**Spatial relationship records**

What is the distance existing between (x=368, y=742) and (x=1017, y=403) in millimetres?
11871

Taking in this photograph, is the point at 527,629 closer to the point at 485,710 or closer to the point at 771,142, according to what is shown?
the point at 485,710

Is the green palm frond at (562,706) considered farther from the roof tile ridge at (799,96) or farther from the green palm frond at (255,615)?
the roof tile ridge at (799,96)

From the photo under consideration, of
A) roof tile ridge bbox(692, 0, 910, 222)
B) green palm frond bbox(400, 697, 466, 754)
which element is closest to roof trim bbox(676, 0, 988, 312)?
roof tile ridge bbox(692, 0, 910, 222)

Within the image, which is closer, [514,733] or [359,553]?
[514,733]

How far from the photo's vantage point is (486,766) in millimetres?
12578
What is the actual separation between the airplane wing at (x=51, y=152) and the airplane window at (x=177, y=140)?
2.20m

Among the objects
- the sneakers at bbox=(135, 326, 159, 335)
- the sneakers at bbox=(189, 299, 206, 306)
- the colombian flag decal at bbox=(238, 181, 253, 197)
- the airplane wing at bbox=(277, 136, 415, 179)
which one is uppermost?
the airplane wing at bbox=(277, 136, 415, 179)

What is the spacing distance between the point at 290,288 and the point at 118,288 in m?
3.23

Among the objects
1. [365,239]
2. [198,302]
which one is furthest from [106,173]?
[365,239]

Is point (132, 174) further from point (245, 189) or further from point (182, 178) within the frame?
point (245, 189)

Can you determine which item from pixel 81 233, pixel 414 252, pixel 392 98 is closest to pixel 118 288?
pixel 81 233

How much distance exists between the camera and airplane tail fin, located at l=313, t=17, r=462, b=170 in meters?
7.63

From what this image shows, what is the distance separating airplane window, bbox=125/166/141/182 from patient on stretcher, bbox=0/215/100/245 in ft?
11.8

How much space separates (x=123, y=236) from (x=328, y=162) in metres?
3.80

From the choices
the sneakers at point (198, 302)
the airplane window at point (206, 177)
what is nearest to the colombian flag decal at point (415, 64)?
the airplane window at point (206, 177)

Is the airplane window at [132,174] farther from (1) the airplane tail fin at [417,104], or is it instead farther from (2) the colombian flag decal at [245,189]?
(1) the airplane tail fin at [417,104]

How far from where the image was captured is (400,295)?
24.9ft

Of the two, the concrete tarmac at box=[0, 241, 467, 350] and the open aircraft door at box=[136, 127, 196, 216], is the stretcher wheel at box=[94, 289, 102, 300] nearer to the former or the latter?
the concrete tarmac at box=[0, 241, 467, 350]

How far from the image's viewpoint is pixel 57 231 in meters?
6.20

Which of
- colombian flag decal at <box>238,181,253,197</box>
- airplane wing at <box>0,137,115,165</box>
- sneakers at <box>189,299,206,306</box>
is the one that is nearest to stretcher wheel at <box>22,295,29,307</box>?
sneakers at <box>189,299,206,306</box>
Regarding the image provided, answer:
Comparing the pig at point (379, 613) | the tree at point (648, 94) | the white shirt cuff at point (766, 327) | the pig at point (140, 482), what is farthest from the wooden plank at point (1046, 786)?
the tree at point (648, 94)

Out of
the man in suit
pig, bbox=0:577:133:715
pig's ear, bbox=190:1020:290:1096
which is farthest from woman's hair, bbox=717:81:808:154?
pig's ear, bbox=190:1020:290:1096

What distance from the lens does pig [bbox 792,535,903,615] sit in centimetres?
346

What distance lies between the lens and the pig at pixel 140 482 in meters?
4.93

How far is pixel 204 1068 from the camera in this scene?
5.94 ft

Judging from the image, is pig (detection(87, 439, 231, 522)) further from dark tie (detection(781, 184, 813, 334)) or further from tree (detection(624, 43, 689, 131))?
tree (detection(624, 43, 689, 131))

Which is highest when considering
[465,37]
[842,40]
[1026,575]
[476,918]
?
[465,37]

**WHAT THE TASK REQUIRES**
Retype the entries one by one, exactly.

**EXERCISE OUTPUT**
What is the distance existing between (x=368, y=742) and (x=1017, y=403) in millimetres?
11871

Taking in this photograph, is the point at 527,629 closer to the point at 485,710 or closer to the point at 771,142, according to what is shown?
the point at 485,710

Is the green palm frond at (562,706) considered farther from the roof tile ridge at (799,96) or farther from the green palm frond at (255,615)?
the roof tile ridge at (799,96)

From the photo under consideration, of
A) roof tile ridge bbox(692, 0, 910, 222)
B) green palm frond bbox(400, 697, 466, 754)
which element is closest to roof trim bbox(676, 0, 988, 312)?
roof tile ridge bbox(692, 0, 910, 222)

Within the image, which is closer, [514,733] or [359,553]?
[514,733]

How far from the photo's vantage point is (486,766) in millimetres?
12578
What is the actual separation between the airplane wing at (x=51, y=152) and the airplane window at (x=177, y=140)?
2.20m

Among the objects
- the sneakers at bbox=(135, 326, 159, 335)
- the sneakers at bbox=(189, 299, 206, 306)
- the colombian flag decal at bbox=(238, 181, 253, 197)
- the airplane wing at bbox=(277, 136, 415, 179)
which one is uppermost?
the airplane wing at bbox=(277, 136, 415, 179)

What is the spacing distance between the point at 290,288 and the point at 118,288 in m?
3.23

Among the objects
1. [365,239]
2. [198,302]
which one is furthest from [106,173]?
[365,239]

Is point (132, 174) further from point (245, 189) or further from point (182, 178) within the frame?
point (245, 189)

Can you determine which item from pixel 81 233, pixel 414 252, pixel 392 98 is closest to pixel 118 288?
pixel 81 233

How much distance exists between the camera and airplane tail fin, located at l=313, t=17, r=462, b=170 in meters?
7.63

From what this image shows, what is the distance separating airplane window, bbox=125/166/141/182 from patient on stretcher, bbox=0/215/100/245 in ft?
11.8

How much space separates (x=123, y=236) from (x=328, y=162) in metres?
3.80

From the choices
the sneakers at point (198, 302)
the airplane window at point (206, 177)
what is nearest to the colombian flag decal at point (415, 64)?
the airplane window at point (206, 177)

Is the airplane window at [132,174] farther from (1) the airplane tail fin at [417,104], or is it instead farther from (2) the colombian flag decal at [245,189]?
(1) the airplane tail fin at [417,104]

How far from where the image was captured is (400,295)?
24.9ft

Of the two, the concrete tarmac at box=[0, 241, 467, 350] and the open aircraft door at box=[136, 127, 196, 216], is the stretcher wheel at box=[94, 289, 102, 300] nearer to the former or the latter?
the concrete tarmac at box=[0, 241, 467, 350]

How far from the image's viewpoint is pixel 57 231 in meters?
6.20

Which of
- colombian flag decal at <box>238,181,253,197</box>
- airplane wing at <box>0,137,115,165</box>
- sneakers at <box>189,299,206,306</box>
is the one that is nearest to stretcher wheel at <box>22,295,29,307</box>?
sneakers at <box>189,299,206,306</box>
Regarding the image provided, answer:
Comparing the pig at point (379, 613) | the tree at point (648, 94) | the white shirt cuff at point (766, 327) | the pig at point (140, 482), what is farthest from the wooden plank at point (1046, 786)?
the tree at point (648, 94)

Out of
the man in suit
pig, bbox=0:577:133:715
pig's ear, bbox=190:1020:290:1096
which is farthest from woman's hair, bbox=717:81:808:154?
pig's ear, bbox=190:1020:290:1096

What distance from the lens does pig [bbox 792,535,903,615] sit in centimetres?
346

What distance lies between the lens and the pig at pixel 140 482 in meters?
4.93

How far is pixel 204 1068 from the camera in this scene?
5.94 ft

Judging from the image, is pig (detection(87, 439, 231, 522)) further from dark tie (detection(781, 184, 813, 334)) or further from tree (detection(624, 43, 689, 131))?
tree (detection(624, 43, 689, 131))

Which is highest when considering
[465,37]
[842,40]
[1026,575]
[476,918]
?
[465,37]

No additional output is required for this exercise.